Hier je réfléchissais à ce que je pouvais bien raconter en ce dernier lundi de novembre, et je me suis souvenu que l’excuse « j’avais écris une superbe chronique mais quelqu’un me l’a volée en boîte de nuit » avait déjà été prise.

Puis j’ai revu par hasard une patiente dans la rue, madame Sugar, avec qui je m’entends bien et rigole beaucoup. Nous témoignons l’un pour l’autre d’une sorte de familiarité décontractée qui tranche avec la distance bienveillante que j’entretiens habituellement avec mes patients.

L’autre jour, en consultation, madame Sugar me dit qu’il y a des années qu’elle n’a pas fait de bilan sanguin et que ça la rassurerait qu’on fasse le point.

Je lui propose d’ajouter le dépistage des infections sexuellement transmissibles, ce que je propose à tous mes patients.

Elle rit, me dit que ce n’est pas la peine, qu’elle a le même compagnon depuis vingt cinq ans.

« Vous savez Madame Sugar, les hommes mentent !

Elle se penche sur le bureau, m’adresse un clin d’œil :

« Vous savez, Docteur Beaulieu, les femmes aussi ! »

On rit un peu, et là, madame Sugar commence à me dire combien elle aime son mari et combien la vie à ses côtés est un bonheur de chaque instant.

« Je l’aime, docteur, si vous saviez ! Je l’aime, mais je l’aime ! Je l’aime, je l’aime, je l’aime ! Des gens rêvent de connaitre ça dans leur vie, de le vivre au moins une fois, et nous on peut le dire : on s’est trouvés. Oui, on a eu cette chance-là parmi les milliards d’inconnus sur cette planète. C’est mon âme sœur et je suis la sienne.

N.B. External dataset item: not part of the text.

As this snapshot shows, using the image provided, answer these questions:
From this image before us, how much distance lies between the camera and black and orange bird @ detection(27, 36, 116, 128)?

Si vous saviez… Olalaaaa… »

Je souris, elle sourit, mais dans ma tête je lui dis « MERCI ».

Faut dire, la journée n’avait pas été facile, elle commençait avec des mauvaises nouvelles au cabinet car une patiente que j’appréciais particulièrement était morte dans la nuit ; à côté de ça et ça paraît dérisoire mais j’avais remis mon manuscrit à mon éditrice, alors je me sentais un peu orphelin.

Madame Sugar, il faut que vous sachiez : vous avez été mon rayon de soleil.

Et les auditeurs, et les auditrices sachez-le : si des morceaux de vos vies tiennent bien la route, vous pouvez aussi les partager avec votre médecin.

Jim Harrison, l’immense écrivain américain, dit cette phrase dans son chef-d’œuvre « Légendes d’automne » : “les touristes oublient souvent que la lune brille aussi à New-York ».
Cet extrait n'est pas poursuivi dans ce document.